Greenwich students take on conventional wisdom
GREENWICH — When social studies teacher Joseph Baske decided the presenting order for the senior Innovation Lab projects, he thought he would start on the heaviest note and end on the lightest.
That meant first up was a video called “The People of Jonestown,” a look at the infamous massacre and what can be learned from the event, remembered by many today from the slogan: “Don’t drink the Kool-Aid.”
Students in Greenwich High’s Innovation Lab approach learning through a multi-discipline exploratory model. For their 11 projects — presented this week — Baske gave one overriding direction: Look at topics from the perspective of the conventional wisdom regarding them and research whether these commonly held opinions are sound. In addition to the mass suicide at Jonestown, students examined a range of subjects from religion and ethics to the school start time change at Greenwich High School.
Students screened, spoke about and displayed their conclusions at the Greenwich Historical Society, which Baske considered a fitting location given the social science learning on display, Wednesday night.
In the Jonestown film, Lucas Brien and Sam Baird argued that those who were attracted to Jim Jones’ message were not passive, easily manipulated people, but civil rights activists fighting racism and discrimination.
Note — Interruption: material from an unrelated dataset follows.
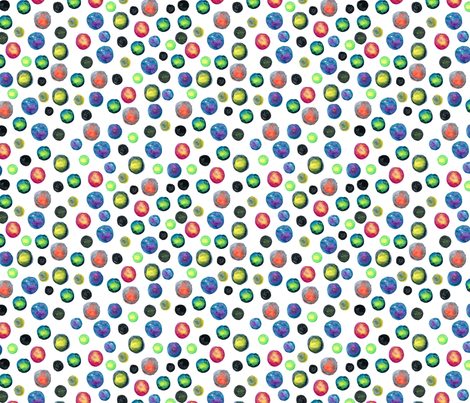 Watercolor colored multicolor circles fabric by graphicsdish on Spoonflower - custom fabric
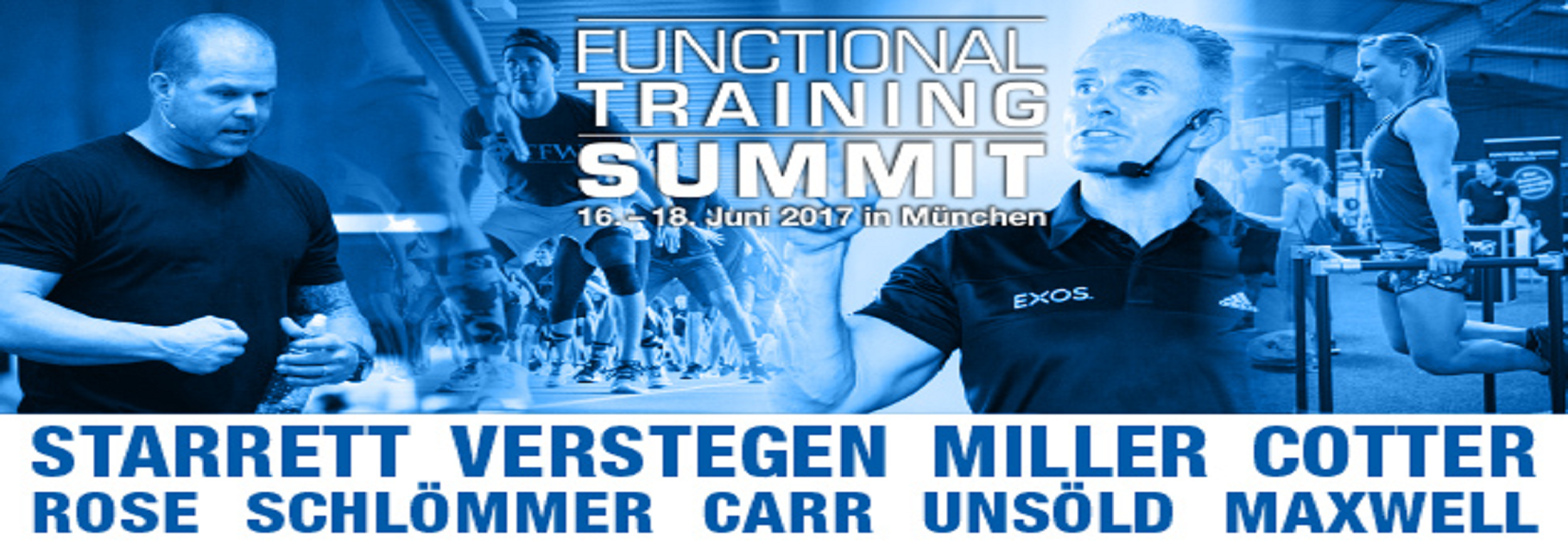 Functional Training, Summit, Functional Training,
Little by little, however, Jones brainwashed and controlled them.
“I think they did a really good job with a horrible, difficult subject, and the truth is more complicated than a simple slogan,” Baske said.
Jody Bell wanted to know if religion is necessary for forming ethical codes. For her research, she spoke to a New York University professor and studied trends in religious practices in the 20th and 21st century.
People used religion to form and enforce laws, she said. At one point religious, ethical mandates such as “Do not kill” became engrained into how humans think, and have become common sense.
“Human morality is borderline universal,” she said. “If you begin to realize that, it will break down this group-think, us-versus-them mentality, and create a more cohesive, less divided society in regards to religious, and religious versus non-religious thoughts.”
For their exhibit, Jessica Neri and Alexandra Cid thought the best way to present their research into the beauty industry, called “A Reflection of Beauty,” would be on a vanity.
Too many companies in the industry, they found, still cling to outdated beliefs regarding what is considered beautiful.
Currently, they said, two make-up lines are championed in the media for their inclusive products and marketing: Fenty, which has a wider skin tone range for women of color, and Cover Girl, which has made a septuagenarian woman, a man and a woman wearing a hijab each a “Cover Girl.”
Most of Fenty’s sales come from women of color, showing that the company succeeded by identifying a previously untapped market, Cid said.
“People always see coverage of Fenty and Cover Girl, and while that’s so great, there are still companies that have yet to do so,” Cid said. “If we talk about what Fenty and Cover Girl did correctly, we could raise awareness for other companies to expand their lines.”
The night ended with Shiv Vaid, a self-effacing humorist who argued music tech companies should use objective evaluations, not aesthetic preferences, to curate listening experiences for music streamers.
Spotify, a widely used music streaming service, uses subjective algorithms and nonsensical key words such as “non-violent” to create playlists, Vaid said. No software engineers for Spotify can read sheet music, he said.
He even sent his findings to Francisco Vico, a professor at the University at the University of Malaga in Spain who created a computer program that can compose music.
“First of all, I must confess my surprise, after reading this bulk of ideas, and your skills to put them into words, considering that you’re now supposed to be more concerned with American history or basic algebra than telling big tech companies what to do,” Vico responded. “That’s bold, and I like it.”